*Task details:* Please copy the lines below exactly, from the first one through the line showing "common name: snowshoe hare".

Records excerpted from a collection:
##########
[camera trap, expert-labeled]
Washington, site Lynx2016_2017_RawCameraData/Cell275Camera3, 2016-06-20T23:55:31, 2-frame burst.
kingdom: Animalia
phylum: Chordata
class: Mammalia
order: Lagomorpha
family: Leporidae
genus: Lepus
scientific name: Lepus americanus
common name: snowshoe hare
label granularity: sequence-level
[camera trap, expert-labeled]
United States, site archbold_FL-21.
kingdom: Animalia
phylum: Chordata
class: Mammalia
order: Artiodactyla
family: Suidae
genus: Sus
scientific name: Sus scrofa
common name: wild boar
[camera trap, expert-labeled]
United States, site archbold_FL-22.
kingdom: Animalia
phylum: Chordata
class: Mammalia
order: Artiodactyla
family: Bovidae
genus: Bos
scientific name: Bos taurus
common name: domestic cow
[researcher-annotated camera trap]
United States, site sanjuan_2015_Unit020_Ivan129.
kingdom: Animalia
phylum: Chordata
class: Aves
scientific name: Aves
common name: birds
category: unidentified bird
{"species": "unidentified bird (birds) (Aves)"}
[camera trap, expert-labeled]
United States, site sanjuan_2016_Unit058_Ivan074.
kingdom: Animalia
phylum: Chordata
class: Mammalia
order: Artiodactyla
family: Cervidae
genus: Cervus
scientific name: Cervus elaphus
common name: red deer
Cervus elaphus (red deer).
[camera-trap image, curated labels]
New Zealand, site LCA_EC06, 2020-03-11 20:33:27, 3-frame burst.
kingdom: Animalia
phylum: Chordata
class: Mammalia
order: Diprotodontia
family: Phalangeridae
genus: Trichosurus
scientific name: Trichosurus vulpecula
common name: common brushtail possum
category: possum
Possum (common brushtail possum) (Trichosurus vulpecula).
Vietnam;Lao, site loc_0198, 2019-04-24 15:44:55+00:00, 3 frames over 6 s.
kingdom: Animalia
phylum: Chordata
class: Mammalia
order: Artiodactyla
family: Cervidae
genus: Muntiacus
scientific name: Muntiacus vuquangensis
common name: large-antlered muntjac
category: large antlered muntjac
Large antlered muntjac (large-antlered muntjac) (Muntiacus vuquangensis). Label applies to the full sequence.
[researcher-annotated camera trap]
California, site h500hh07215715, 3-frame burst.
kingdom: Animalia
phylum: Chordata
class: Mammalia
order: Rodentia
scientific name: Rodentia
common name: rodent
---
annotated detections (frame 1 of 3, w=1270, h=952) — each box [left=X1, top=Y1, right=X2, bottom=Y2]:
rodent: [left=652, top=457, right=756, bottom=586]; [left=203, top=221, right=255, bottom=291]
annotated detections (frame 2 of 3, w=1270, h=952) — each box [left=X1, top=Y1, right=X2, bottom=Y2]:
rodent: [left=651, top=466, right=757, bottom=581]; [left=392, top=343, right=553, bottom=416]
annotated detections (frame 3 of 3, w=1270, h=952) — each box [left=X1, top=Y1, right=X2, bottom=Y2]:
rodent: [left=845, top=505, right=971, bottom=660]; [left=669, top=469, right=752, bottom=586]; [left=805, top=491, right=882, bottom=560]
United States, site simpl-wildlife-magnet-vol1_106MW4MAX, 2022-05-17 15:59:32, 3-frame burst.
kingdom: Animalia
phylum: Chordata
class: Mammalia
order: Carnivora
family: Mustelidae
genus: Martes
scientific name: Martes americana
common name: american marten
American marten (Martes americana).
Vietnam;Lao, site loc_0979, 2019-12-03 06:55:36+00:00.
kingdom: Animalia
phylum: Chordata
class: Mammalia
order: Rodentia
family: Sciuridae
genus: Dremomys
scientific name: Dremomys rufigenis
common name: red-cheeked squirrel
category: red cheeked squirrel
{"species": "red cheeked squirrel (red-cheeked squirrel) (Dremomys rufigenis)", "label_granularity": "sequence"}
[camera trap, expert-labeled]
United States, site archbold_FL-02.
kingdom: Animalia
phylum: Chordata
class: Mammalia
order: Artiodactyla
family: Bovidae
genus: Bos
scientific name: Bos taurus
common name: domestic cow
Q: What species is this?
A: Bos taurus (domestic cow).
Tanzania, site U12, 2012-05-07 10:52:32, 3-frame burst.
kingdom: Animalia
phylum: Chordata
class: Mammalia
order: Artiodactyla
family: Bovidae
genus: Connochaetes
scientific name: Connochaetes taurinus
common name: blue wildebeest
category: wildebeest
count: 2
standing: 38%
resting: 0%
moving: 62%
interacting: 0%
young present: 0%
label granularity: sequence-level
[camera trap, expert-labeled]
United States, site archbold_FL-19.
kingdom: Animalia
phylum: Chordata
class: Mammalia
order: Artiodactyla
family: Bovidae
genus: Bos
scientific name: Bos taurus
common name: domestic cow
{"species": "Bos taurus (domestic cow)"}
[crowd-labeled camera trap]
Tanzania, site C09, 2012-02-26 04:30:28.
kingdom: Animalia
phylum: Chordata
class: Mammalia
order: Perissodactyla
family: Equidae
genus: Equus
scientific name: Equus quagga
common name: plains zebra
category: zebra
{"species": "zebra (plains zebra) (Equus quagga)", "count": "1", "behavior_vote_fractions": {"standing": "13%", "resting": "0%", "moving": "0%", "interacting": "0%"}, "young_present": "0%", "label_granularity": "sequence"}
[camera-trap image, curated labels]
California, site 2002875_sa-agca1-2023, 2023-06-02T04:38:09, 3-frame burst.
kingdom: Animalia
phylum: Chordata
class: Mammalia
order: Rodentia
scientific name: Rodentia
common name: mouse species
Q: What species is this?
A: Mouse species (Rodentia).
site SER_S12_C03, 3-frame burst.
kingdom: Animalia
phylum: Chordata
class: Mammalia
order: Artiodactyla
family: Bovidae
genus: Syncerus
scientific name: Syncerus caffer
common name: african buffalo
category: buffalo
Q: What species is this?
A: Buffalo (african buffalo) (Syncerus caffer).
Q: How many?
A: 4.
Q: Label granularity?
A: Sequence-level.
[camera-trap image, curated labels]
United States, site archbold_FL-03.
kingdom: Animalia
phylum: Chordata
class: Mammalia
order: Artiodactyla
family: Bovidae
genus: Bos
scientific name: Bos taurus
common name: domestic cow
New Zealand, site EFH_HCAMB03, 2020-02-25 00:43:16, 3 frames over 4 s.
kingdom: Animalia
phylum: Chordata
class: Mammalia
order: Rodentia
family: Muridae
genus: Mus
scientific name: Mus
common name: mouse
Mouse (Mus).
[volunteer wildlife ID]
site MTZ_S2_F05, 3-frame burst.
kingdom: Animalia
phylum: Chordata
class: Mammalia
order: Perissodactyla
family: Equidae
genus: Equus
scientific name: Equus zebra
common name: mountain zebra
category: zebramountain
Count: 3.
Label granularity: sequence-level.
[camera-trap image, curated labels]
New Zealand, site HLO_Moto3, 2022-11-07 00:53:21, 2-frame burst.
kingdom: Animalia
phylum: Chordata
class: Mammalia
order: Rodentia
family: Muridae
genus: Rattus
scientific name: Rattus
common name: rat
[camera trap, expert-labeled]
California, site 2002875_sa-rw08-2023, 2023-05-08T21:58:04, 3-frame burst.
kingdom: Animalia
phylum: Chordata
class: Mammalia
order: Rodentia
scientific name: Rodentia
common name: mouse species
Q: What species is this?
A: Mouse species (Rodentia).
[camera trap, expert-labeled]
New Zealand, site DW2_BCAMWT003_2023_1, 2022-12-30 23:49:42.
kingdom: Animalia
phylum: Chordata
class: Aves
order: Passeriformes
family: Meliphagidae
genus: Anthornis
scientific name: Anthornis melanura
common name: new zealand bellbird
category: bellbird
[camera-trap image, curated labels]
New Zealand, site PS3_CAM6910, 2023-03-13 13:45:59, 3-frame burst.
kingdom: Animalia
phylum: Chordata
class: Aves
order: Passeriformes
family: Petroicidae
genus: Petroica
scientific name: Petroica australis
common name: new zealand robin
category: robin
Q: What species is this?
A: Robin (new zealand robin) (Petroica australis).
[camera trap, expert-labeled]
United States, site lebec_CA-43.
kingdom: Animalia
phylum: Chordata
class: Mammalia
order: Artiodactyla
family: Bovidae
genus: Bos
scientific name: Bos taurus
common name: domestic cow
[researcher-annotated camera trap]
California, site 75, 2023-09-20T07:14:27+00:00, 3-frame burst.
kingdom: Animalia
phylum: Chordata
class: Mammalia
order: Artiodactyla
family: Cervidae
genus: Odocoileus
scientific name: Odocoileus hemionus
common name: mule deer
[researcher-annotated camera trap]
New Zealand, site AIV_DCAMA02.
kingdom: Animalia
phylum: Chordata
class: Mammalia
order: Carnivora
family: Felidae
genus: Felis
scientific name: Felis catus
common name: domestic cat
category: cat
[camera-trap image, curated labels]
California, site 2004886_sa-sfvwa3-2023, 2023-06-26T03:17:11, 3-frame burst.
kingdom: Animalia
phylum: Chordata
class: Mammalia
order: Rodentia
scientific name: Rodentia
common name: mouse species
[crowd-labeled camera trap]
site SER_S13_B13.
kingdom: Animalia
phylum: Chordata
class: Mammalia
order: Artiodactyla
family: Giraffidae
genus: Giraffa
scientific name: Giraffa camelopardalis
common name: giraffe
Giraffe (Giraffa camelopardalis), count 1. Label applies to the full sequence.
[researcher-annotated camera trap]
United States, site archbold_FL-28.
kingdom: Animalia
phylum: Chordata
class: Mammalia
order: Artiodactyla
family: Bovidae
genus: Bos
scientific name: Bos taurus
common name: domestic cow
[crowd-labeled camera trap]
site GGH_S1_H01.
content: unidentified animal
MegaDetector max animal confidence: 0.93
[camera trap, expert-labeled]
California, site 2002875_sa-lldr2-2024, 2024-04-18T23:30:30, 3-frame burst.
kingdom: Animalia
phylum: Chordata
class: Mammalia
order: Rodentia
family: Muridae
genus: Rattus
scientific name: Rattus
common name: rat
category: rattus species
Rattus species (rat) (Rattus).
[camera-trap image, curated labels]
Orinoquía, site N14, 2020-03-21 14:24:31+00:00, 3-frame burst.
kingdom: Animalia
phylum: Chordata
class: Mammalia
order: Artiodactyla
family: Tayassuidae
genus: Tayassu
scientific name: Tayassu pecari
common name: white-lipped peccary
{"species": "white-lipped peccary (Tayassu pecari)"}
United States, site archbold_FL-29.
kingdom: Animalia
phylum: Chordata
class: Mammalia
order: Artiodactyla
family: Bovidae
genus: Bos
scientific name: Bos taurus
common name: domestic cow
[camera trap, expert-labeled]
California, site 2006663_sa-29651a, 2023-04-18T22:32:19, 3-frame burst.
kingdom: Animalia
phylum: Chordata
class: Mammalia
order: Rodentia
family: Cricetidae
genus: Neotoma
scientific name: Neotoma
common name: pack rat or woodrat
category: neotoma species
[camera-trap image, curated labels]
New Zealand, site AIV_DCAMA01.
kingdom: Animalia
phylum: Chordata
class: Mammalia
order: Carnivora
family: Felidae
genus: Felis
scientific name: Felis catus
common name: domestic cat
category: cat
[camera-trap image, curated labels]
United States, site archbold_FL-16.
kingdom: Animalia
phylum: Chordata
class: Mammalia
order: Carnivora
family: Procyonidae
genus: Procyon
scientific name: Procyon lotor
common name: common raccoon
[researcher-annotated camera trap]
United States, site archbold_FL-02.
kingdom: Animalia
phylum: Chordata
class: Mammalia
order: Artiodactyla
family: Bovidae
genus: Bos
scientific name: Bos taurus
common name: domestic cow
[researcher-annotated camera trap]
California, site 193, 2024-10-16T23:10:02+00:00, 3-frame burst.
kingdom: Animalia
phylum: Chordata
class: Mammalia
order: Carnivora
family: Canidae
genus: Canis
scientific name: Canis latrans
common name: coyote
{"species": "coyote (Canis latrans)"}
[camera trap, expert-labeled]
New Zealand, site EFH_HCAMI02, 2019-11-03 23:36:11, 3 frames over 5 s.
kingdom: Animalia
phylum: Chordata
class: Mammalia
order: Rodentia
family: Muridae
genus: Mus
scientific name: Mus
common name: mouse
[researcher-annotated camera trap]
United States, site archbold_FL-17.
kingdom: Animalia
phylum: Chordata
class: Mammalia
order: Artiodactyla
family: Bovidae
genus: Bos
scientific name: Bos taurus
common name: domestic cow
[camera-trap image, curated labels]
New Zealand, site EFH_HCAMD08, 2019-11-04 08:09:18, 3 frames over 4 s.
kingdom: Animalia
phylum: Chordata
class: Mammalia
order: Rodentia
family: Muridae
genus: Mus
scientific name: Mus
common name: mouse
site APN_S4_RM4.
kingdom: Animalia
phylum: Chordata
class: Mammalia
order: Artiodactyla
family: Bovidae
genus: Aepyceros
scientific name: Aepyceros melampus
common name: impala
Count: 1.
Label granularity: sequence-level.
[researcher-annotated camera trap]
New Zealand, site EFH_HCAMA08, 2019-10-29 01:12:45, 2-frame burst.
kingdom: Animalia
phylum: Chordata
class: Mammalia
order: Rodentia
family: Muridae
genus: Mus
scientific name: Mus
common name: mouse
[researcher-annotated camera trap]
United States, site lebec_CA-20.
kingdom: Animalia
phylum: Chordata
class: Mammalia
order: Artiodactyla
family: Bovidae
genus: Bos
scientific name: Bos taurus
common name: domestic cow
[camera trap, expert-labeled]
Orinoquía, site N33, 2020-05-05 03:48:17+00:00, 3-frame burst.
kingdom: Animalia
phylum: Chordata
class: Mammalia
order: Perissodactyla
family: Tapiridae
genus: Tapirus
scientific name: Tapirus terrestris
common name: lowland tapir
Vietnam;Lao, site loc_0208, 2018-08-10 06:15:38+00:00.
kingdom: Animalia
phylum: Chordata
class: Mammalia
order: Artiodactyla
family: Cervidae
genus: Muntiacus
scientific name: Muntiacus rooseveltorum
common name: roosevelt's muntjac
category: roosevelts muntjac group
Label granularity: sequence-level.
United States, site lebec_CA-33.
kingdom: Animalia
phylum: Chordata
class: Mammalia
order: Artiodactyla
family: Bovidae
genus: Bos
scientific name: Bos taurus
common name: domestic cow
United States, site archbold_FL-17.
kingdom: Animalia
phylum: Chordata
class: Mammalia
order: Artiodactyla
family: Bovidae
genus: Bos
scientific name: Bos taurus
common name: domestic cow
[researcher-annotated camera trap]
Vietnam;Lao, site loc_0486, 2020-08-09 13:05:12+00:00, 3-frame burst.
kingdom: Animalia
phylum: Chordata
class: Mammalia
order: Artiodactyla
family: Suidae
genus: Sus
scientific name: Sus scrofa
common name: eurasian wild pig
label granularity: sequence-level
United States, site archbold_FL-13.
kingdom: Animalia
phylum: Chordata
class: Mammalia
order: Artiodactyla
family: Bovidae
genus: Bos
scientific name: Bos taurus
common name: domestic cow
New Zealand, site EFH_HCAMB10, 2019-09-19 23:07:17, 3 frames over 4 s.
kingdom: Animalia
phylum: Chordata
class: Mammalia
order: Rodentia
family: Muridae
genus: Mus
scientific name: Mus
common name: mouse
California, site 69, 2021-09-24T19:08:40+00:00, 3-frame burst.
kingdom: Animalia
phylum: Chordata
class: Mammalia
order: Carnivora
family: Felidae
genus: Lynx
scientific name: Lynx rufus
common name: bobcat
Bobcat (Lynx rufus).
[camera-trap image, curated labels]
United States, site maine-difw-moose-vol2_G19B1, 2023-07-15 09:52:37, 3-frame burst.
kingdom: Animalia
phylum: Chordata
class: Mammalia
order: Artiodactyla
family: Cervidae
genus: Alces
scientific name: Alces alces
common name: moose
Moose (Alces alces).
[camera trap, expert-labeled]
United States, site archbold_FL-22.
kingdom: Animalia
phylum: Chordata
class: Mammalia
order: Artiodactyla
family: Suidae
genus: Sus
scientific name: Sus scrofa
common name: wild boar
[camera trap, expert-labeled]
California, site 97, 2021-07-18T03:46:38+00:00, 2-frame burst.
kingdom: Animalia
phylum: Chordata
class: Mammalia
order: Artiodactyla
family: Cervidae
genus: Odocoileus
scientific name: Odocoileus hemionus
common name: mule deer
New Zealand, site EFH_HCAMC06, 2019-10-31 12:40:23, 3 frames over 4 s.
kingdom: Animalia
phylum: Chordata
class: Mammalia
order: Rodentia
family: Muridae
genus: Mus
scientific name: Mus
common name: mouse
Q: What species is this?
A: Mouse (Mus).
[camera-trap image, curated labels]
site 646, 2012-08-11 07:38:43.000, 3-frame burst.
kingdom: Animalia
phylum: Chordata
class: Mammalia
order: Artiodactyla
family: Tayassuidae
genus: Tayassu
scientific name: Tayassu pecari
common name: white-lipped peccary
##########
*Your solution:*
[camera trap, expert-labeled]
Washington, site Lynx2016_2017_RawCameraData/Cell275Camera3, 2016-06-20T23:55:31, 2-frame burst.
kingdom: Animalia
phylum: Chordata
class: Mammalia
order: Lagomorpha
family: Leporidae
genus: Lepus
scientific name: Lepus americanus
common name: snowshoe hare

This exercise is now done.